I only read the abstract, so I'm sure this is a basic/dumb question... but if you don't label images as faces or not, what makes it a face detector? :) How do you get an elbow detector or a butt detector out of the same algorithm?
Show it a zillion pictures. then show it a face and see what gets activated. that's your face detector. show it an elbow or butt, and see what gets activated, that's your elbow or butt detector.
It automatically creates a set features that you can then use a final layer of machine learning to get what you want.
In machine learning, normally you have to create a set of features (call feature engineering - basically think algorithms to better represent your data).

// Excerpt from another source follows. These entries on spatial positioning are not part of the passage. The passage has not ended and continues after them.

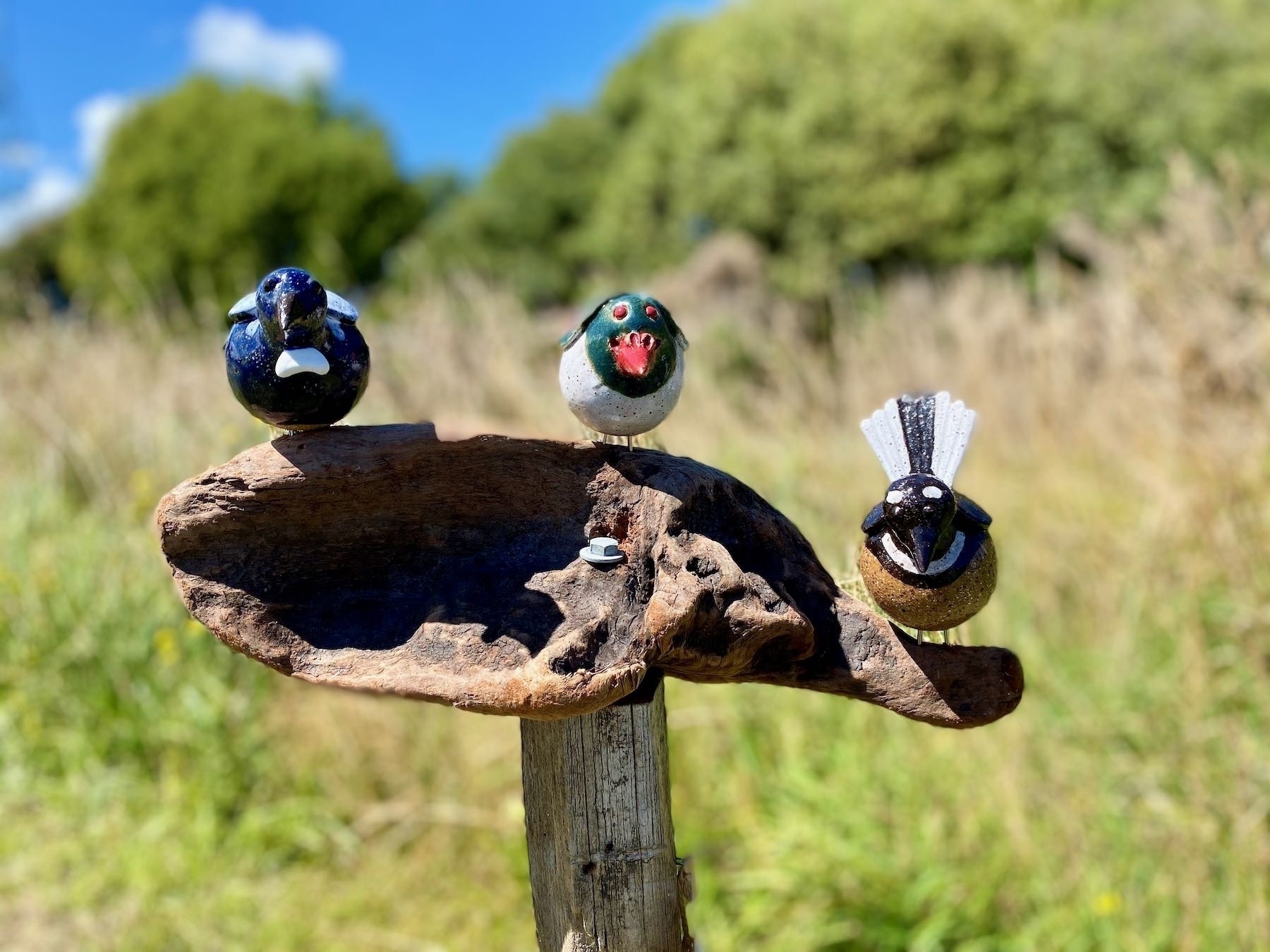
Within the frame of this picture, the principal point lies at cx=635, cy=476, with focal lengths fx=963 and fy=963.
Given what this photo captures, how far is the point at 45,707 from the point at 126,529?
2.10 ft

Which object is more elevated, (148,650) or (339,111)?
(339,111)

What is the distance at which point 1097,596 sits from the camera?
2965 mm

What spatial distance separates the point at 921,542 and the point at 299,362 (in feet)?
2.28

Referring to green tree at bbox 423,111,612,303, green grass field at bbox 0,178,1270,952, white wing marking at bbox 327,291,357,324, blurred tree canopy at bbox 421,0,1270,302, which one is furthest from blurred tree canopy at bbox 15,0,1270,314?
white wing marking at bbox 327,291,357,324

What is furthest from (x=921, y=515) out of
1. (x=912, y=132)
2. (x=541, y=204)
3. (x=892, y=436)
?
(x=541, y=204)

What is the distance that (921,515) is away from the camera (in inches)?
41.1

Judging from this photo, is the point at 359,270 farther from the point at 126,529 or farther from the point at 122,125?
the point at 126,529

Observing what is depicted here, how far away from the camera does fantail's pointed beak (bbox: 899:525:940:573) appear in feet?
3.43

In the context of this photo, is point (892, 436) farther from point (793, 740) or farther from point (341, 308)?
point (793, 740)

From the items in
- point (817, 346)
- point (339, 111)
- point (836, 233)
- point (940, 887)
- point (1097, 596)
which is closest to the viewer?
point (940, 887)

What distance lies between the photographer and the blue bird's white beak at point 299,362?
1.02 metres

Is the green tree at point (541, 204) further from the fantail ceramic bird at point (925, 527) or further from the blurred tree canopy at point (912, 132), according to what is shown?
the fantail ceramic bird at point (925, 527)

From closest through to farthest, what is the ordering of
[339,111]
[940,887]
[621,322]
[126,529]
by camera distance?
[621,322] < [940,887] < [126,529] < [339,111]

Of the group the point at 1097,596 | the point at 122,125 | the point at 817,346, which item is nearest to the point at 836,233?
Answer: the point at 817,346
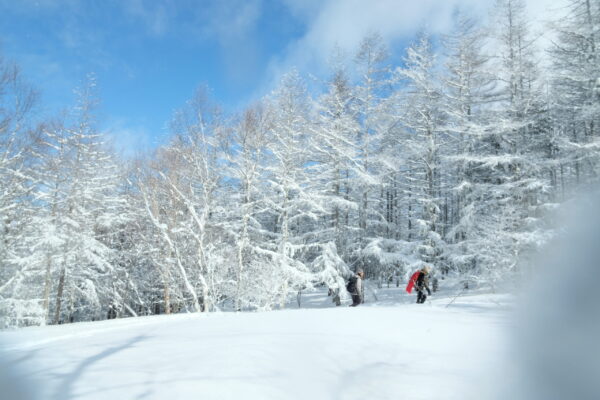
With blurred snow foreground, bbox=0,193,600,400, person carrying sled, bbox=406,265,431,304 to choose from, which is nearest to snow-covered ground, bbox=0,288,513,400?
blurred snow foreground, bbox=0,193,600,400

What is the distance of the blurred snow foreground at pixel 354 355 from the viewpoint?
4.32ft

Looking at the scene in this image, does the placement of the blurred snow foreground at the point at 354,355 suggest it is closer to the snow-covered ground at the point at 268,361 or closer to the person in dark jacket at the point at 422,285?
the snow-covered ground at the point at 268,361

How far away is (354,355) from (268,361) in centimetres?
113

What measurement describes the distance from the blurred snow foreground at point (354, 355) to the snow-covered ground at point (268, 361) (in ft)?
0.05

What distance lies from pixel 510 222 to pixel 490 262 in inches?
65.8

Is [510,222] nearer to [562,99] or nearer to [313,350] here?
[562,99]

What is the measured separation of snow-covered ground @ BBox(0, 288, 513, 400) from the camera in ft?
10.5

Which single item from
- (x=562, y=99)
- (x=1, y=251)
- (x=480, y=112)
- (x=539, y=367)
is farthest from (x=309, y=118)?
(x=539, y=367)

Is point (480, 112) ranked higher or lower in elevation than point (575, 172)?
higher

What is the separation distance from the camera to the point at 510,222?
12414 mm

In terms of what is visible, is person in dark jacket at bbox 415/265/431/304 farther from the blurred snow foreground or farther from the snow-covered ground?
the snow-covered ground

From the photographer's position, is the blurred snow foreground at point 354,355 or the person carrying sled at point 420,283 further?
the person carrying sled at point 420,283

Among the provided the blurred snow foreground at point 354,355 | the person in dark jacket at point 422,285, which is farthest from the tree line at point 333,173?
the blurred snow foreground at point 354,355

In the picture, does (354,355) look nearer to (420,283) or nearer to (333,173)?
(420,283)
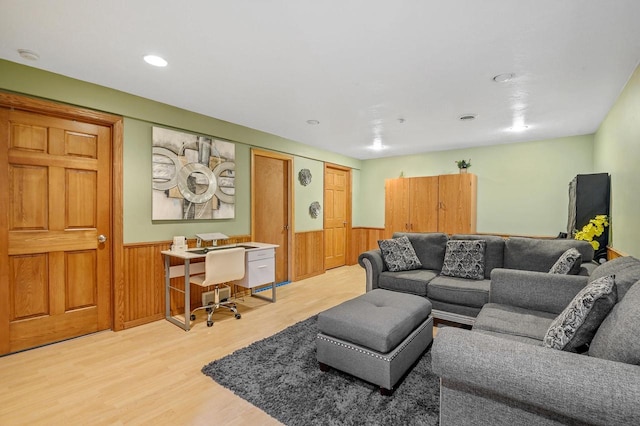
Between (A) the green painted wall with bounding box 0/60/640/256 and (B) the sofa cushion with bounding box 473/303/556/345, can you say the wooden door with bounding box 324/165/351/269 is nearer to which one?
(A) the green painted wall with bounding box 0/60/640/256

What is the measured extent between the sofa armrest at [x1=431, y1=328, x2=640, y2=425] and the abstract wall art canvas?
10.4ft

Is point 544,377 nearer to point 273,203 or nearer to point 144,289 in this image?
→ point 144,289

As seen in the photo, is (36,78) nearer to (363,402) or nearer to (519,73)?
(363,402)

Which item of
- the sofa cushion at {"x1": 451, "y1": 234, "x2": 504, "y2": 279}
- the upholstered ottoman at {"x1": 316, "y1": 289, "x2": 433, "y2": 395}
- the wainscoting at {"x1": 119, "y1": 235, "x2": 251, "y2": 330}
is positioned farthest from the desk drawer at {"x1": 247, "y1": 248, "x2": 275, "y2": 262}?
the sofa cushion at {"x1": 451, "y1": 234, "x2": 504, "y2": 279}

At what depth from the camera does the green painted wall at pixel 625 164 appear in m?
2.42

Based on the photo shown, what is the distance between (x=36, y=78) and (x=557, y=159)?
6541 millimetres

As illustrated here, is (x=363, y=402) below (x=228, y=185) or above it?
below

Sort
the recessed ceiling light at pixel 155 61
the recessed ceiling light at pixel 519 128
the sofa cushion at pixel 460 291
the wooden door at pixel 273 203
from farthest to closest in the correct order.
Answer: the wooden door at pixel 273 203 < the recessed ceiling light at pixel 519 128 < the sofa cushion at pixel 460 291 < the recessed ceiling light at pixel 155 61

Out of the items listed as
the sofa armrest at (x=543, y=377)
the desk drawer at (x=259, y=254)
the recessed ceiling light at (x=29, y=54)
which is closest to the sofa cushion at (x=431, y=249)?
the desk drawer at (x=259, y=254)

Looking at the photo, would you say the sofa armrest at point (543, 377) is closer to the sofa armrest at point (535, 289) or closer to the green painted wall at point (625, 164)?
the sofa armrest at point (535, 289)

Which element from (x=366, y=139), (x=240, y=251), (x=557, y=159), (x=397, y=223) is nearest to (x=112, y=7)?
(x=240, y=251)

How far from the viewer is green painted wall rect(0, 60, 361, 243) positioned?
256 centimetres

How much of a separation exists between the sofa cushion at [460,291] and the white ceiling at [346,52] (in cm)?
194

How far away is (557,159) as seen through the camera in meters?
4.66
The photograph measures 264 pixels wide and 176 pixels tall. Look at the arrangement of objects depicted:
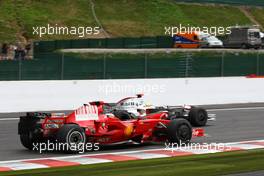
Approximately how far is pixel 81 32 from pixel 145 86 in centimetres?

The amazing thing about deep learning is that the computer does this for you!
You just need a few 10s/100s face/nonface images - same for 20,000 other objects - this is called fine-tuning.

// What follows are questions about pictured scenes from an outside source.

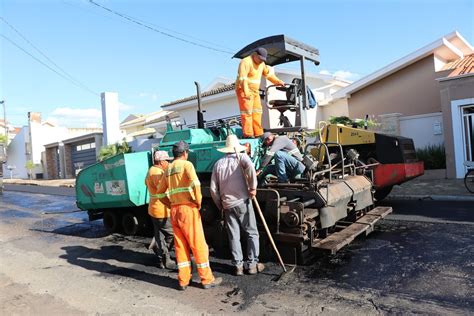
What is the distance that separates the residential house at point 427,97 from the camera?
42.6 feet

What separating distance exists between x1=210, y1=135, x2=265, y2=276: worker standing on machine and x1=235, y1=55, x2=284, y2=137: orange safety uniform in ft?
4.06

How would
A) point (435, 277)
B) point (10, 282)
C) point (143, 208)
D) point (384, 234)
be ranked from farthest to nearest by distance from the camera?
point (143, 208)
point (384, 234)
point (10, 282)
point (435, 277)

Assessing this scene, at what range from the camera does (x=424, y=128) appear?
14797 mm

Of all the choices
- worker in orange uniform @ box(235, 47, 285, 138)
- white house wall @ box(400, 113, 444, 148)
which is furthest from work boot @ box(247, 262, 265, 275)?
white house wall @ box(400, 113, 444, 148)

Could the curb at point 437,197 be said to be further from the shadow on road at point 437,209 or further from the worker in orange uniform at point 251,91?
the worker in orange uniform at point 251,91

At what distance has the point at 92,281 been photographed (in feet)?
16.8

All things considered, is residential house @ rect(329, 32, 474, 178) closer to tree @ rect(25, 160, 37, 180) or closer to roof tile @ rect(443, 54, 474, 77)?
roof tile @ rect(443, 54, 474, 77)

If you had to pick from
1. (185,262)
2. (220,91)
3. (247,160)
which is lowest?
(185,262)

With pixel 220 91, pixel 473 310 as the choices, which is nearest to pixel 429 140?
pixel 220 91

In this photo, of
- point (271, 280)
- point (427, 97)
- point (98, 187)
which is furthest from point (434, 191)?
point (98, 187)

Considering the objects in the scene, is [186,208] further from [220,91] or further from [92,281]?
[220,91]

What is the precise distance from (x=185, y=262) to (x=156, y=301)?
0.52 metres

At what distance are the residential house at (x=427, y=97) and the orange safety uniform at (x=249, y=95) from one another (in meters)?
9.22

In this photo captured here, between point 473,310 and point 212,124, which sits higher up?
point 212,124
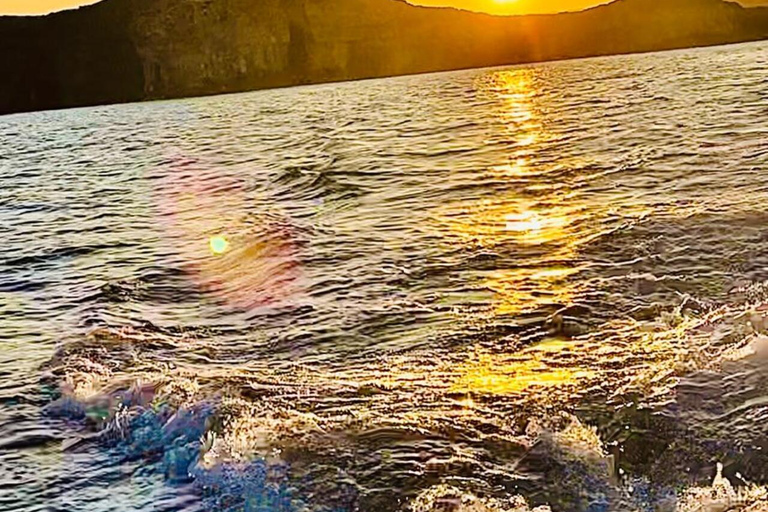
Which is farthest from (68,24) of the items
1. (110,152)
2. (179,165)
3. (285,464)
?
(285,464)

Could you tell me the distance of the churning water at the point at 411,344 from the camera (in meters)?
8.09

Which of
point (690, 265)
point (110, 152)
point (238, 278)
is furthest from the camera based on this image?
point (110, 152)

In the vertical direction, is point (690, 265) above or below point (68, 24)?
below

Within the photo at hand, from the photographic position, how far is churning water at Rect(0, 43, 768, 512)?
8.09 metres

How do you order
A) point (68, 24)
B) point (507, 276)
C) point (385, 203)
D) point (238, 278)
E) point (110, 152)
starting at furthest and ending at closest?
1. point (68, 24)
2. point (110, 152)
3. point (385, 203)
4. point (238, 278)
5. point (507, 276)

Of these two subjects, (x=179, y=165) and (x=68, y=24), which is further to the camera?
(x=68, y=24)

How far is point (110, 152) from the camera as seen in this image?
175 feet

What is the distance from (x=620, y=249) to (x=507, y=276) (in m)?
2.05

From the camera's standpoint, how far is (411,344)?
38.3 ft

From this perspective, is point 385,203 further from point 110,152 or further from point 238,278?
point 110,152

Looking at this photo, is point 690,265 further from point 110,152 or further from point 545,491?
point 110,152

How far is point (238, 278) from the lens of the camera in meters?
17.0

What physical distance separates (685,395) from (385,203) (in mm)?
14368

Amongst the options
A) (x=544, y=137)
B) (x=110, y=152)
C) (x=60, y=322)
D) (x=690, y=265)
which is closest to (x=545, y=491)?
(x=690, y=265)
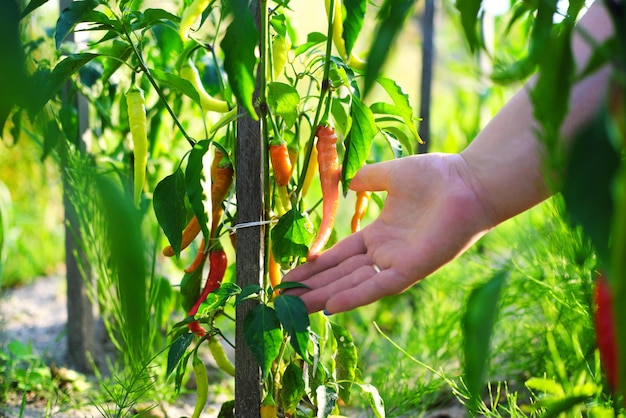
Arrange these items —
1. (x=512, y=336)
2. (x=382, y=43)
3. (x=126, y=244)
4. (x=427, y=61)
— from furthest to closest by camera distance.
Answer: (x=427, y=61) → (x=512, y=336) → (x=382, y=43) → (x=126, y=244)

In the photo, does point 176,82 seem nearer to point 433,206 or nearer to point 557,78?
point 433,206

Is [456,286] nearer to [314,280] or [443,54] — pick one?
[314,280]

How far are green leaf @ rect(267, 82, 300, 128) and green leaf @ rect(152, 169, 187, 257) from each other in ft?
0.53

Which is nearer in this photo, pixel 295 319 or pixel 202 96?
pixel 295 319

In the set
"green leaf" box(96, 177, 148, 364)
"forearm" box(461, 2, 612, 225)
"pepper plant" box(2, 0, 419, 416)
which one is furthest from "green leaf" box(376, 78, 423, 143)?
"green leaf" box(96, 177, 148, 364)

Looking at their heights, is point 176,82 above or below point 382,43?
above

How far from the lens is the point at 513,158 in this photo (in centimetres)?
86

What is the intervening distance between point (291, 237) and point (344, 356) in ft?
0.83

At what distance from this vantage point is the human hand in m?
0.91

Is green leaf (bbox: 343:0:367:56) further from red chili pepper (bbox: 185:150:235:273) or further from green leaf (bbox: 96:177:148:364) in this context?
green leaf (bbox: 96:177:148:364)

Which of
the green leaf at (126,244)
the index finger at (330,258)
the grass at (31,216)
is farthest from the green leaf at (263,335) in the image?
the grass at (31,216)

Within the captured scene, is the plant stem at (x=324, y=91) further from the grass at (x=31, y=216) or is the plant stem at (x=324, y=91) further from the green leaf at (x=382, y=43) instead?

For more, andrew ng, geoff hinton, yann lecun have given talks on this at google and they are up on youtube.
This paper is actually more interesting: it automatically learns some "neuron" which its firing represents a detected face, without any supervise technique. It shows the possibility to extract complex information solely from data.
Using "reward" or say supervised training is easier and (near certainly) often gives better result, but unsupervised is more interesting as a research result, it tells that we can actually extract very high level information from data itself, using some "obvious" rules (such as linearly mix adjacent pixels and give as sparse-"laplace distribution like" results as possible). It is important because it proves that we may simulate brain functionality without knowing exact structure of brain (as we know brain is complex), but by analysis the data it processes using lots of simple structure instead.